Decoding polyubiquitin regulation of K(V)7. 1 (KCNQ1) surface expression with engineered linkage-selective deubiquitinases.

Polyubiquitin chain diversity generates a 'ubiquitin code' that universally regulates protein abundance, localization, and function. Functions of polyubiquitin diversity are mostly unknown, with lack of progress due to an inability to selectively tune protein polyubiquitin linkages in live cells. We develop linkage-selective engineered deubiquitinases (enDUBs) by fusing linkage-selective DUB catalytic domains to GFP-targeted nanobody and use them to investigate polyubiquitin linkage regulation of an ion channel, YFP-KCNQ1. YFP-KCNQ1 in HEK293 cells has polyubiquitin chains with K48/K63 linkages dominant.
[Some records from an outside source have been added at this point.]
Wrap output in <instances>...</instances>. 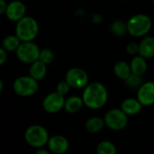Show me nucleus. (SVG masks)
I'll list each match as a JSON object with an SVG mask.
<instances>
[{"label":"nucleus","instance_id":"obj_1","mask_svg":"<svg viewBox=\"0 0 154 154\" xmlns=\"http://www.w3.org/2000/svg\"><path fill=\"white\" fill-rule=\"evenodd\" d=\"M81 97L87 107L90 109H100L107 102L108 92L102 83L92 82L84 88Z\"/></svg>","mask_w":154,"mask_h":154},{"label":"nucleus","instance_id":"obj_2","mask_svg":"<svg viewBox=\"0 0 154 154\" xmlns=\"http://www.w3.org/2000/svg\"><path fill=\"white\" fill-rule=\"evenodd\" d=\"M126 23L128 33L136 38L147 36L152 27L151 17L145 14H136L131 16Z\"/></svg>","mask_w":154,"mask_h":154},{"label":"nucleus","instance_id":"obj_3","mask_svg":"<svg viewBox=\"0 0 154 154\" xmlns=\"http://www.w3.org/2000/svg\"><path fill=\"white\" fill-rule=\"evenodd\" d=\"M39 33V23L32 16L25 15L15 25V34L22 42H33Z\"/></svg>","mask_w":154,"mask_h":154},{"label":"nucleus","instance_id":"obj_4","mask_svg":"<svg viewBox=\"0 0 154 154\" xmlns=\"http://www.w3.org/2000/svg\"><path fill=\"white\" fill-rule=\"evenodd\" d=\"M49 139L50 136L46 128L39 125H33L29 126L24 133L25 142L31 147L33 148L41 149L48 143Z\"/></svg>","mask_w":154,"mask_h":154},{"label":"nucleus","instance_id":"obj_5","mask_svg":"<svg viewBox=\"0 0 154 154\" xmlns=\"http://www.w3.org/2000/svg\"><path fill=\"white\" fill-rule=\"evenodd\" d=\"M13 88L17 96L26 97L34 95L38 91L39 84L31 76H21L14 81Z\"/></svg>","mask_w":154,"mask_h":154},{"label":"nucleus","instance_id":"obj_6","mask_svg":"<svg viewBox=\"0 0 154 154\" xmlns=\"http://www.w3.org/2000/svg\"><path fill=\"white\" fill-rule=\"evenodd\" d=\"M41 49L33 42H22L15 51L17 59L25 64H32L39 60Z\"/></svg>","mask_w":154,"mask_h":154},{"label":"nucleus","instance_id":"obj_7","mask_svg":"<svg viewBox=\"0 0 154 154\" xmlns=\"http://www.w3.org/2000/svg\"><path fill=\"white\" fill-rule=\"evenodd\" d=\"M106 125L114 131H121L128 125V116L121 108H113L104 116Z\"/></svg>","mask_w":154,"mask_h":154},{"label":"nucleus","instance_id":"obj_8","mask_svg":"<svg viewBox=\"0 0 154 154\" xmlns=\"http://www.w3.org/2000/svg\"><path fill=\"white\" fill-rule=\"evenodd\" d=\"M65 80L72 88L80 89L85 88L88 83V73L81 68H71L69 69L66 75Z\"/></svg>","mask_w":154,"mask_h":154},{"label":"nucleus","instance_id":"obj_9","mask_svg":"<svg viewBox=\"0 0 154 154\" xmlns=\"http://www.w3.org/2000/svg\"><path fill=\"white\" fill-rule=\"evenodd\" d=\"M65 97L57 91L48 94L42 101V108L49 114H56L64 108Z\"/></svg>","mask_w":154,"mask_h":154},{"label":"nucleus","instance_id":"obj_10","mask_svg":"<svg viewBox=\"0 0 154 154\" xmlns=\"http://www.w3.org/2000/svg\"><path fill=\"white\" fill-rule=\"evenodd\" d=\"M26 6L20 0H14L8 3L5 11V16L8 20L17 23L26 14Z\"/></svg>","mask_w":154,"mask_h":154},{"label":"nucleus","instance_id":"obj_11","mask_svg":"<svg viewBox=\"0 0 154 154\" xmlns=\"http://www.w3.org/2000/svg\"><path fill=\"white\" fill-rule=\"evenodd\" d=\"M143 106H150L154 104V81L144 82L137 90V97Z\"/></svg>","mask_w":154,"mask_h":154},{"label":"nucleus","instance_id":"obj_12","mask_svg":"<svg viewBox=\"0 0 154 154\" xmlns=\"http://www.w3.org/2000/svg\"><path fill=\"white\" fill-rule=\"evenodd\" d=\"M47 145L51 153L63 154L68 151L69 143L66 137L62 135H53L50 137Z\"/></svg>","mask_w":154,"mask_h":154},{"label":"nucleus","instance_id":"obj_13","mask_svg":"<svg viewBox=\"0 0 154 154\" xmlns=\"http://www.w3.org/2000/svg\"><path fill=\"white\" fill-rule=\"evenodd\" d=\"M139 55L144 59L154 58V37L147 35L139 43Z\"/></svg>","mask_w":154,"mask_h":154},{"label":"nucleus","instance_id":"obj_14","mask_svg":"<svg viewBox=\"0 0 154 154\" xmlns=\"http://www.w3.org/2000/svg\"><path fill=\"white\" fill-rule=\"evenodd\" d=\"M143 105L137 98H126L121 103V109L127 116H135L141 112Z\"/></svg>","mask_w":154,"mask_h":154},{"label":"nucleus","instance_id":"obj_15","mask_svg":"<svg viewBox=\"0 0 154 154\" xmlns=\"http://www.w3.org/2000/svg\"><path fill=\"white\" fill-rule=\"evenodd\" d=\"M47 74V65L40 60L32 63L29 68V76L37 81L42 79Z\"/></svg>","mask_w":154,"mask_h":154},{"label":"nucleus","instance_id":"obj_16","mask_svg":"<svg viewBox=\"0 0 154 154\" xmlns=\"http://www.w3.org/2000/svg\"><path fill=\"white\" fill-rule=\"evenodd\" d=\"M130 67H131L132 73L139 76H143L147 71V68H148L146 59H144L141 55L134 56L130 62Z\"/></svg>","mask_w":154,"mask_h":154},{"label":"nucleus","instance_id":"obj_17","mask_svg":"<svg viewBox=\"0 0 154 154\" xmlns=\"http://www.w3.org/2000/svg\"><path fill=\"white\" fill-rule=\"evenodd\" d=\"M83 105H84V102H83L82 97L79 96H72L66 99L64 109L66 112L69 114H76L82 108Z\"/></svg>","mask_w":154,"mask_h":154},{"label":"nucleus","instance_id":"obj_18","mask_svg":"<svg viewBox=\"0 0 154 154\" xmlns=\"http://www.w3.org/2000/svg\"><path fill=\"white\" fill-rule=\"evenodd\" d=\"M105 125H106V123H105L104 118H101L99 116H92L88 118L85 124L86 130L90 134L99 133L104 128Z\"/></svg>","mask_w":154,"mask_h":154},{"label":"nucleus","instance_id":"obj_19","mask_svg":"<svg viewBox=\"0 0 154 154\" xmlns=\"http://www.w3.org/2000/svg\"><path fill=\"white\" fill-rule=\"evenodd\" d=\"M114 73L118 79L126 80L127 78L132 74L130 64L125 60L117 61L114 66Z\"/></svg>","mask_w":154,"mask_h":154},{"label":"nucleus","instance_id":"obj_20","mask_svg":"<svg viewBox=\"0 0 154 154\" xmlns=\"http://www.w3.org/2000/svg\"><path fill=\"white\" fill-rule=\"evenodd\" d=\"M21 42L22 41L16 36V34H9L4 38L2 42V48H4L7 52L16 51Z\"/></svg>","mask_w":154,"mask_h":154},{"label":"nucleus","instance_id":"obj_21","mask_svg":"<svg viewBox=\"0 0 154 154\" xmlns=\"http://www.w3.org/2000/svg\"><path fill=\"white\" fill-rule=\"evenodd\" d=\"M110 31L114 35L117 37L125 36L128 32L127 23H125L123 20H116L111 23Z\"/></svg>","mask_w":154,"mask_h":154},{"label":"nucleus","instance_id":"obj_22","mask_svg":"<svg viewBox=\"0 0 154 154\" xmlns=\"http://www.w3.org/2000/svg\"><path fill=\"white\" fill-rule=\"evenodd\" d=\"M97 154H117V150L116 145L107 140L102 141L98 143L97 147Z\"/></svg>","mask_w":154,"mask_h":154},{"label":"nucleus","instance_id":"obj_23","mask_svg":"<svg viewBox=\"0 0 154 154\" xmlns=\"http://www.w3.org/2000/svg\"><path fill=\"white\" fill-rule=\"evenodd\" d=\"M125 81L126 86L130 88H139L143 84L142 76H139L134 73H132Z\"/></svg>","mask_w":154,"mask_h":154},{"label":"nucleus","instance_id":"obj_24","mask_svg":"<svg viewBox=\"0 0 154 154\" xmlns=\"http://www.w3.org/2000/svg\"><path fill=\"white\" fill-rule=\"evenodd\" d=\"M53 59H54V54L51 49L45 48V49L41 50L40 57H39V60L41 61H42L43 63L48 65V64H51L52 62Z\"/></svg>","mask_w":154,"mask_h":154},{"label":"nucleus","instance_id":"obj_25","mask_svg":"<svg viewBox=\"0 0 154 154\" xmlns=\"http://www.w3.org/2000/svg\"><path fill=\"white\" fill-rule=\"evenodd\" d=\"M69 89H70V86L68 84V82L66 80L60 81V83H58V85L56 87V91L62 96L67 95L69 92Z\"/></svg>","mask_w":154,"mask_h":154},{"label":"nucleus","instance_id":"obj_26","mask_svg":"<svg viewBox=\"0 0 154 154\" xmlns=\"http://www.w3.org/2000/svg\"><path fill=\"white\" fill-rule=\"evenodd\" d=\"M126 52L132 56L139 55V43L134 42L128 43L126 46Z\"/></svg>","mask_w":154,"mask_h":154},{"label":"nucleus","instance_id":"obj_27","mask_svg":"<svg viewBox=\"0 0 154 154\" xmlns=\"http://www.w3.org/2000/svg\"><path fill=\"white\" fill-rule=\"evenodd\" d=\"M7 60V51L4 49H0V65H4L5 62Z\"/></svg>","mask_w":154,"mask_h":154},{"label":"nucleus","instance_id":"obj_28","mask_svg":"<svg viewBox=\"0 0 154 154\" xmlns=\"http://www.w3.org/2000/svg\"><path fill=\"white\" fill-rule=\"evenodd\" d=\"M7 3L5 0H0V14H5L6 8H7Z\"/></svg>","mask_w":154,"mask_h":154},{"label":"nucleus","instance_id":"obj_29","mask_svg":"<svg viewBox=\"0 0 154 154\" xmlns=\"http://www.w3.org/2000/svg\"><path fill=\"white\" fill-rule=\"evenodd\" d=\"M34 154H51V152L47 150H44V149H39L38 151H36V152Z\"/></svg>","mask_w":154,"mask_h":154},{"label":"nucleus","instance_id":"obj_30","mask_svg":"<svg viewBox=\"0 0 154 154\" xmlns=\"http://www.w3.org/2000/svg\"><path fill=\"white\" fill-rule=\"evenodd\" d=\"M3 88H4V85H3V80L0 79V92L3 91Z\"/></svg>","mask_w":154,"mask_h":154},{"label":"nucleus","instance_id":"obj_31","mask_svg":"<svg viewBox=\"0 0 154 154\" xmlns=\"http://www.w3.org/2000/svg\"><path fill=\"white\" fill-rule=\"evenodd\" d=\"M123 1H131V0H123Z\"/></svg>","mask_w":154,"mask_h":154},{"label":"nucleus","instance_id":"obj_32","mask_svg":"<svg viewBox=\"0 0 154 154\" xmlns=\"http://www.w3.org/2000/svg\"><path fill=\"white\" fill-rule=\"evenodd\" d=\"M152 2H153V4H154V0H152Z\"/></svg>","mask_w":154,"mask_h":154},{"label":"nucleus","instance_id":"obj_33","mask_svg":"<svg viewBox=\"0 0 154 154\" xmlns=\"http://www.w3.org/2000/svg\"><path fill=\"white\" fill-rule=\"evenodd\" d=\"M153 18H154V17H153Z\"/></svg>","mask_w":154,"mask_h":154}]
</instances>
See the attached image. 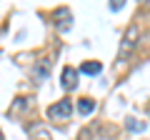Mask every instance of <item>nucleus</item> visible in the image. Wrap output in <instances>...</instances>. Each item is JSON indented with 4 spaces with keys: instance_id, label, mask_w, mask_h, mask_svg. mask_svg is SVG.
Wrapping results in <instances>:
<instances>
[{
    "instance_id": "5",
    "label": "nucleus",
    "mask_w": 150,
    "mask_h": 140,
    "mask_svg": "<svg viewBox=\"0 0 150 140\" xmlns=\"http://www.w3.org/2000/svg\"><path fill=\"white\" fill-rule=\"evenodd\" d=\"M28 133H30L33 140H53V138H50V133H48L45 128H40V125H30Z\"/></svg>"
},
{
    "instance_id": "10",
    "label": "nucleus",
    "mask_w": 150,
    "mask_h": 140,
    "mask_svg": "<svg viewBox=\"0 0 150 140\" xmlns=\"http://www.w3.org/2000/svg\"><path fill=\"white\" fill-rule=\"evenodd\" d=\"M125 5V0H110V10H120Z\"/></svg>"
},
{
    "instance_id": "8",
    "label": "nucleus",
    "mask_w": 150,
    "mask_h": 140,
    "mask_svg": "<svg viewBox=\"0 0 150 140\" xmlns=\"http://www.w3.org/2000/svg\"><path fill=\"white\" fill-rule=\"evenodd\" d=\"M78 110H80V115H90L93 110H95V103H93L90 98H83V100L78 103Z\"/></svg>"
},
{
    "instance_id": "12",
    "label": "nucleus",
    "mask_w": 150,
    "mask_h": 140,
    "mask_svg": "<svg viewBox=\"0 0 150 140\" xmlns=\"http://www.w3.org/2000/svg\"><path fill=\"white\" fill-rule=\"evenodd\" d=\"M0 140H5V138H3V133H0Z\"/></svg>"
},
{
    "instance_id": "2",
    "label": "nucleus",
    "mask_w": 150,
    "mask_h": 140,
    "mask_svg": "<svg viewBox=\"0 0 150 140\" xmlns=\"http://www.w3.org/2000/svg\"><path fill=\"white\" fill-rule=\"evenodd\" d=\"M70 115H73V103L70 100H58V103H53L48 108V118L50 120H68Z\"/></svg>"
},
{
    "instance_id": "3",
    "label": "nucleus",
    "mask_w": 150,
    "mask_h": 140,
    "mask_svg": "<svg viewBox=\"0 0 150 140\" xmlns=\"http://www.w3.org/2000/svg\"><path fill=\"white\" fill-rule=\"evenodd\" d=\"M53 20H55V28H58L60 33L70 30V25H73V15H70L68 8H58V10L53 13Z\"/></svg>"
},
{
    "instance_id": "11",
    "label": "nucleus",
    "mask_w": 150,
    "mask_h": 140,
    "mask_svg": "<svg viewBox=\"0 0 150 140\" xmlns=\"http://www.w3.org/2000/svg\"><path fill=\"white\" fill-rule=\"evenodd\" d=\"M143 5H145V10H150V0H143Z\"/></svg>"
},
{
    "instance_id": "6",
    "label": "nucleus",
    "mask_w": 150,
    "mask_h": 140,
    "mask_svg": "<svg viewBox=\"0 0 150 140\" xmlns=\"http://www.w3.org/2000/svg\"><path fill=\"white\" fill-rule=\"evenodd\" d=\"M100 70H103V65L98 60H88V63L80 65V73H85V75H98Z\"/></svg>"
},
{
    "instance_id": "1",
    "label": "nucleus",
    "mask_w": 150,
    "mask_h": 140,
    "mask_svg": "<svg viewBox=\"0 0 150 140\" xmlns=\"http://www.w3.org/2000/svg\"><path fill=\"white\" fill-rule=\"evenodd\" d=\"M138 43H140V30H138V25H128V30H125L123 40H120L118 60H128L130 55L135 53V48H138Z\"/></svg>"
},
{
    "instance_id": "7",
    "label": "nucleus",
    "mask_w": 150,
    "mask_h": 140,
    "mask_svg": "<svg viewBox=\"0 0 150 140\" xmlns=\"http://www.w3.org/2000/svg\"><path fill=\"white\" fill-rule=\"evenodd\" d=\"M48 73H50V63H48V60H43V63H38V65H35V70H33V75H35L38 80H43V78H48Z\"/></svg>"
},
{
    "instance_id": "9",
    "label": "nucleus",
    "mask_w": 150,
    "mask_h": 140,
    "mask_svg": "<svg viewBox=\"0 0 150 140\" xmlns=\"http://www.w3.org/2000/svg\"><path fill=\"white\" fill-rule=\"evenodd\" d=\"M125 128H128L130 133H143L145 125H143V123H138L135 118H128V120H125Z\"/></svg>"
},
{
    "instance_id": "4",
    "label": "nucleus",
    "mask_w": 150,
    "mask_h": 140,
    "mask_svg": "<svg viewBox=\"0 0 150 140\" xmlns=\"http://www.w3.org/2000/svg\"><path fill=\"white\" fill-rule=\"evenodd\" d=\"M75 83H78V70L75 68H63V88L65 90H73Z\"/></svg>"
}]
</instances>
EnDUBs yield unique effects on channel surface abundance with a pattern indicating: K11 promotes ER retention/degradation, enhances endocytosis, and reduces recycling; K29/K33 promotes ER retention/degradation; K63 enhances endocytosis and reduces recycling; and K48 is necessary for forward trafficking. EnDUB effects differ in cardiomyocytes and on KCNQ1 disease mutants, emphasizing ubiquitin code mutability. The results reveal distinct polyubiquitin chains control different aspects of KCNQ1 abundance and subcellular localization and introduce linkage-selective enDUBs as potent tools to demystify the polyubiquitin code.